THE EXERCISE:
Update the stretch of the material from the line containing "How do you sort" through the line containing "3. (x=215, y=284)". Change "the camera" to "the lens", keep everything else the same, and return only those lines.

BEGIN INPUT RECORDS

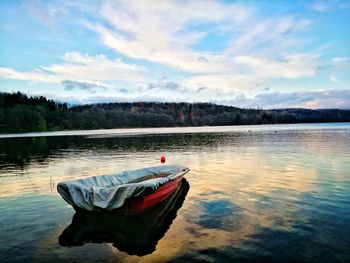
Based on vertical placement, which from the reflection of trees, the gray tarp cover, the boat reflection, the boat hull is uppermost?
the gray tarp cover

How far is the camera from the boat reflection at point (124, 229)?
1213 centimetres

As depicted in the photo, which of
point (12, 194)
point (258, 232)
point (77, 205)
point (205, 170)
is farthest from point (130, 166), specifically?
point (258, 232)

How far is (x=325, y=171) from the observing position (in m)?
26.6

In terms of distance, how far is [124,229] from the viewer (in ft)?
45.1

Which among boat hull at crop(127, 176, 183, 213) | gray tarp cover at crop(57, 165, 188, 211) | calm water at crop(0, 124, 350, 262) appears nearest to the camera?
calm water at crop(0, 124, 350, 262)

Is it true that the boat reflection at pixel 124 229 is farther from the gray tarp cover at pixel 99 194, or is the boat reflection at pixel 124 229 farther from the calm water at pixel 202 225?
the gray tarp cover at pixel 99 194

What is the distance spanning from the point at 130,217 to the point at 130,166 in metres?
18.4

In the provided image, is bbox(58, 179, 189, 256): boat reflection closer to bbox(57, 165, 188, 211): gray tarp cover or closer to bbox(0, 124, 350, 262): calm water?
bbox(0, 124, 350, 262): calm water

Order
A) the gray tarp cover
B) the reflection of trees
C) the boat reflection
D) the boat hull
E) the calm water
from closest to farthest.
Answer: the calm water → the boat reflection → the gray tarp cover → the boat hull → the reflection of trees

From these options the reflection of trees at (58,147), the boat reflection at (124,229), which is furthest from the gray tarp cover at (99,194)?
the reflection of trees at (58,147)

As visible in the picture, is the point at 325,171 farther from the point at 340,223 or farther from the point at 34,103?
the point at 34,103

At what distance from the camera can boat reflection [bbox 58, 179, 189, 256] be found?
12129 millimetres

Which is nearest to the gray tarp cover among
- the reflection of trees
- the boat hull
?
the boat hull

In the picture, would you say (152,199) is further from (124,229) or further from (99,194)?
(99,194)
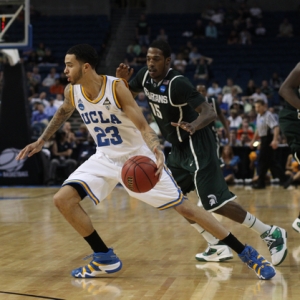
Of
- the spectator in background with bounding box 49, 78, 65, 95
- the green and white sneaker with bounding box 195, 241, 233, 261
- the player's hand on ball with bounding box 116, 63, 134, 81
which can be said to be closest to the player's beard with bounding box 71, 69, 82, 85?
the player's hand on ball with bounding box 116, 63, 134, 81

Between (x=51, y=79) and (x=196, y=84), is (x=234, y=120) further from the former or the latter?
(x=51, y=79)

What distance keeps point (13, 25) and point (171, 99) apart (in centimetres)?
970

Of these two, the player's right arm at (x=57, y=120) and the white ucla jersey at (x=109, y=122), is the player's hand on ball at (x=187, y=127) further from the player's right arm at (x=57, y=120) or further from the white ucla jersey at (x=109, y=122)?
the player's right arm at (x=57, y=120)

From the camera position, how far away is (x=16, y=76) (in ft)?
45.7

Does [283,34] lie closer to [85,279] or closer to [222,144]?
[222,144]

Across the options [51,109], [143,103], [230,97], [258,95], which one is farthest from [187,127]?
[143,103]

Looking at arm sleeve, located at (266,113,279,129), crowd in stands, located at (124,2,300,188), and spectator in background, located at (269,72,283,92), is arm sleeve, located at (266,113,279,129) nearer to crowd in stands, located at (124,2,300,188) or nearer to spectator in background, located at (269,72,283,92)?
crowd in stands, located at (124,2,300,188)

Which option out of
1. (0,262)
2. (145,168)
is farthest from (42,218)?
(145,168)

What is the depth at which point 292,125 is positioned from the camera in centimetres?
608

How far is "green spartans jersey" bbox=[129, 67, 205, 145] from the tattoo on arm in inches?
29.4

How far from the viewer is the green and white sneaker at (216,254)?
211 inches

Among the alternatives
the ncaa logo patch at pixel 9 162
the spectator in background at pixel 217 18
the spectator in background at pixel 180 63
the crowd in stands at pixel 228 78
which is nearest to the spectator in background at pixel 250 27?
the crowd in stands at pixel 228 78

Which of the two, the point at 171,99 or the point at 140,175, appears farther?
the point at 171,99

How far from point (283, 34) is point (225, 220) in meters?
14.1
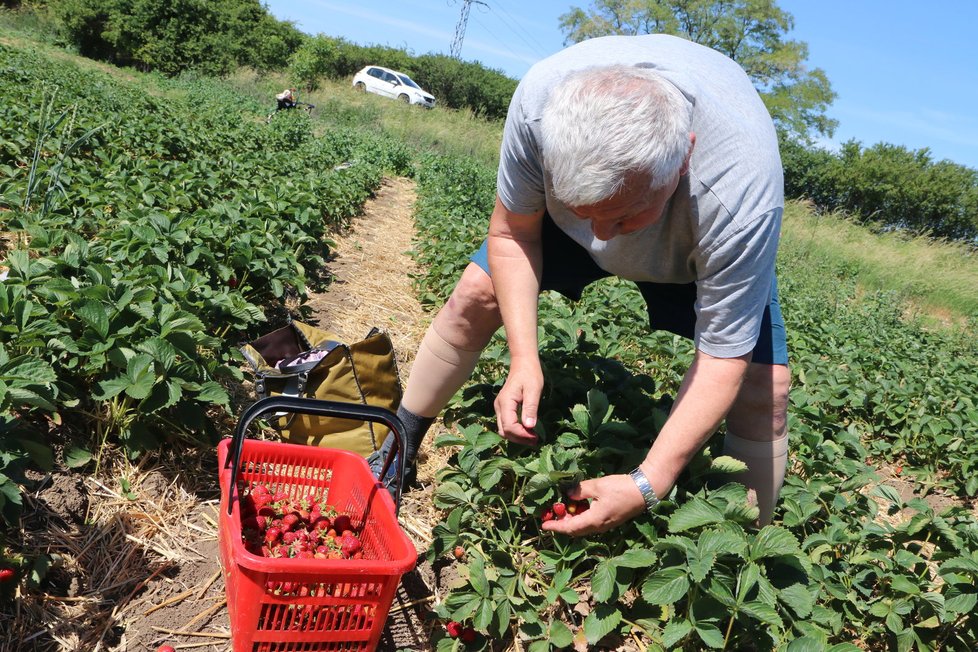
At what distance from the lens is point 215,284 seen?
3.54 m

END INPUT RECORDS
BEGIN INPUT RECORDS

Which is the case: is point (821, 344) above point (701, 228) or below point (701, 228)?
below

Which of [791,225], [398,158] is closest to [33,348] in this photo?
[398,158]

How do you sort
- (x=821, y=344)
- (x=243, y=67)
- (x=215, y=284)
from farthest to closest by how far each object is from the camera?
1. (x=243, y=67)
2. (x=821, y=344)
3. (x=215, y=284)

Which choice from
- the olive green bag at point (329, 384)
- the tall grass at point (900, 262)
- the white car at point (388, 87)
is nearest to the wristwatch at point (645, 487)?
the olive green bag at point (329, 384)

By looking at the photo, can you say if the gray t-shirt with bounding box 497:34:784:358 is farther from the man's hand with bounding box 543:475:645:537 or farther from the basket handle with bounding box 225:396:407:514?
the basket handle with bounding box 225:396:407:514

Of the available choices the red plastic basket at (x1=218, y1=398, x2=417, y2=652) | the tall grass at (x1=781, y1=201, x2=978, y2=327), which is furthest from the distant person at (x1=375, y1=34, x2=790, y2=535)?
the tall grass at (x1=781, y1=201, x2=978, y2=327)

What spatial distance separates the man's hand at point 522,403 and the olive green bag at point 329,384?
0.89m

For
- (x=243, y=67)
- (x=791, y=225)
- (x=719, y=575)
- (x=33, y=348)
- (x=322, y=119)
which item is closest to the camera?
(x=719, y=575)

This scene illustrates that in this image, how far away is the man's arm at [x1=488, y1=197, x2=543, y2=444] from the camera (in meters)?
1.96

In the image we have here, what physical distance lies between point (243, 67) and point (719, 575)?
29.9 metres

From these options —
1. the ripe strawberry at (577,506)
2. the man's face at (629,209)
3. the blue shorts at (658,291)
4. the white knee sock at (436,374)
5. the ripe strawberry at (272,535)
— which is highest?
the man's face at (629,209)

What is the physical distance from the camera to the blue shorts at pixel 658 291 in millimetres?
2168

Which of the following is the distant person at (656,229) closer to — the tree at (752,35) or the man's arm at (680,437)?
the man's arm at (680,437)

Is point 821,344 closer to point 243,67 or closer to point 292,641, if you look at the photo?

END INPUT RECORDS

RESULT:
How do you sort
- (x=821, y=344)
- (x=243, y=67)
- (x=215, y=284)
from farthest to closest by how far each object is from the lens?
1. (x=243, y=67)
2. (x=821, y=344)
3. (x=215, y=284)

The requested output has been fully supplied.